What’s the most telling piece of evidence from the Casey Anthony trial? Casey’s failure to report her child missing for 31 days. End of story! That’s where the case begins and ends. Yes, I come with a bias having prosecuted many child abuse cases but how could any parent fail to report their child missing, let alone a toddler? Caylee wasn’t a teenager who didn’t come home after a late party. She was a 2 year old toddler. Could any parent ever imagine not knowing the whereabouts of their child, yet alone a toddler for 31 days? Just think about it. Picture yourself waking up each morning for 31 days and your child is missing, and you do nothing. You don’t call the cops. You don’t call friends or family for help. You do nothing. Instead, you go out partying with friends which your “expert” explains as a normal reaction to grief. Hogwash, simply hogwash. It was plainly, in my opinion, just another lie Casey told, but this time it was to the jury.

I wonder, too, did the jury ever consider that Casey is the daughter of a cop and maybe, just maybe, she learned a thing or two about how evidence evaporates over time?

People lie for a reason. It’s the same reason people give different stories when questioned. And, maybe, it’s the same reason people don’t report their child missing for 31 days. Do we need a  jury instruction to tell us WHY people lie?

10 Comments on “Most telling evidence from the Casey Anthony Trial: Not reporting Caylee missing for 31 days”

  1. Blanca says:

    You said it so clearly. How can the jury be so cloudy? Do we live in an unconscious society?

    • In explaining their decision to acquit, several jurors have stated that they had “reasonable doubt” and believed it to be a “circumstantial case”. Maybe, the jury missed or was confused about the jury instruction that finds circumstantial evidence to be of equal weight to direct evidence (an eyewitness or a video).

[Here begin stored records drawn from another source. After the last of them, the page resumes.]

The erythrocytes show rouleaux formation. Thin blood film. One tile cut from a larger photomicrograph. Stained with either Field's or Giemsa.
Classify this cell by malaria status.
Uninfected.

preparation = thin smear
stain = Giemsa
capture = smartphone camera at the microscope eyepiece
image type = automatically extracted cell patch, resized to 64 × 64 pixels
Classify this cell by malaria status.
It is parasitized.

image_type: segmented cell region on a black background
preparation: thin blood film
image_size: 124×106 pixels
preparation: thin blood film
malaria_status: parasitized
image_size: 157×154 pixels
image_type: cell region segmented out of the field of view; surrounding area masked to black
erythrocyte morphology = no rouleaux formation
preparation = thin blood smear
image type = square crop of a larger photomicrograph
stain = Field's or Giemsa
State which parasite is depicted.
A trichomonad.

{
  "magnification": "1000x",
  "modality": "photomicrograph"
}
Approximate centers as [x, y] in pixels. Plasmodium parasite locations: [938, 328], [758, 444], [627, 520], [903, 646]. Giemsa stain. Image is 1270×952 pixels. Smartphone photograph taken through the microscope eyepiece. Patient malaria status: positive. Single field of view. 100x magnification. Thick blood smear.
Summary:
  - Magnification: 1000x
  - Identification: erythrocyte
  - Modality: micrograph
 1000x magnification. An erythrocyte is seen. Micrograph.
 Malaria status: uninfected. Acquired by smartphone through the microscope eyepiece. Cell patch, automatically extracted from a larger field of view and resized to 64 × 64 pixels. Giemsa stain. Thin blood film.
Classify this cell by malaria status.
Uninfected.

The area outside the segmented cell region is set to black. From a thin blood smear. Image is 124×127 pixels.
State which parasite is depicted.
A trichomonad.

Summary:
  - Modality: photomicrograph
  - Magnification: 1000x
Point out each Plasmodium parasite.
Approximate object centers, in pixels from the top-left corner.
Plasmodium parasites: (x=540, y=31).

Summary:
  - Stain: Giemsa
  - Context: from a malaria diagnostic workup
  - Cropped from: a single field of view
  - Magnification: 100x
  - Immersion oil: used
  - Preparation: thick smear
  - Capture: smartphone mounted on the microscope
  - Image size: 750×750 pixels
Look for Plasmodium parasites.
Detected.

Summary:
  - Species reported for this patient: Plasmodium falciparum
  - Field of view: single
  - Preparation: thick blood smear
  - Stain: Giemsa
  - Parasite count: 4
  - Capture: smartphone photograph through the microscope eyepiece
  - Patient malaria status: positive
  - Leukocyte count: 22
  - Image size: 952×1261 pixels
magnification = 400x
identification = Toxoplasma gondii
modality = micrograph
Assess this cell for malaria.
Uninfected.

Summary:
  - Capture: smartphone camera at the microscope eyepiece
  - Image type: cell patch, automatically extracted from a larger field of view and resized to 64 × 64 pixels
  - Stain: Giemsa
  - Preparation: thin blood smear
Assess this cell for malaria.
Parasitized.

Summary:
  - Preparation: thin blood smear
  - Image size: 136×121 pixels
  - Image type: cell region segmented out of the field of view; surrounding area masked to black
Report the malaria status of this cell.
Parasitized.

And, maybe, they were confused about reasonable doubt which is not beyond all doubt because everything is open to some doubt. It is not uncommon for jurors to grapple with these terms. However, there remains many unanswered questions and maybe many reasons for their decision but there is no doubt that they voted 12-0 to acquit.

  2. Kim says:

    Where are the charges against the other family members for not reporting her missing for all that time? Wow, and to think the family is now going to be millionaires….we are truly a messed up society. So sad and oh so embarrassing.

  3. Jill says:

    I heard about Casey not reporting her daughter missing for 31 days. ANYONE not trying to hide something, including the jurors, understand that this behavior is suspect and extremely odd. The crimes committed and the liars are widely spread in this case. The justice system needs an overhaul!!!

  4. offthecuff says:

    You clearly understand what the jury did not clearly understand. To them, nonsense was a possibility.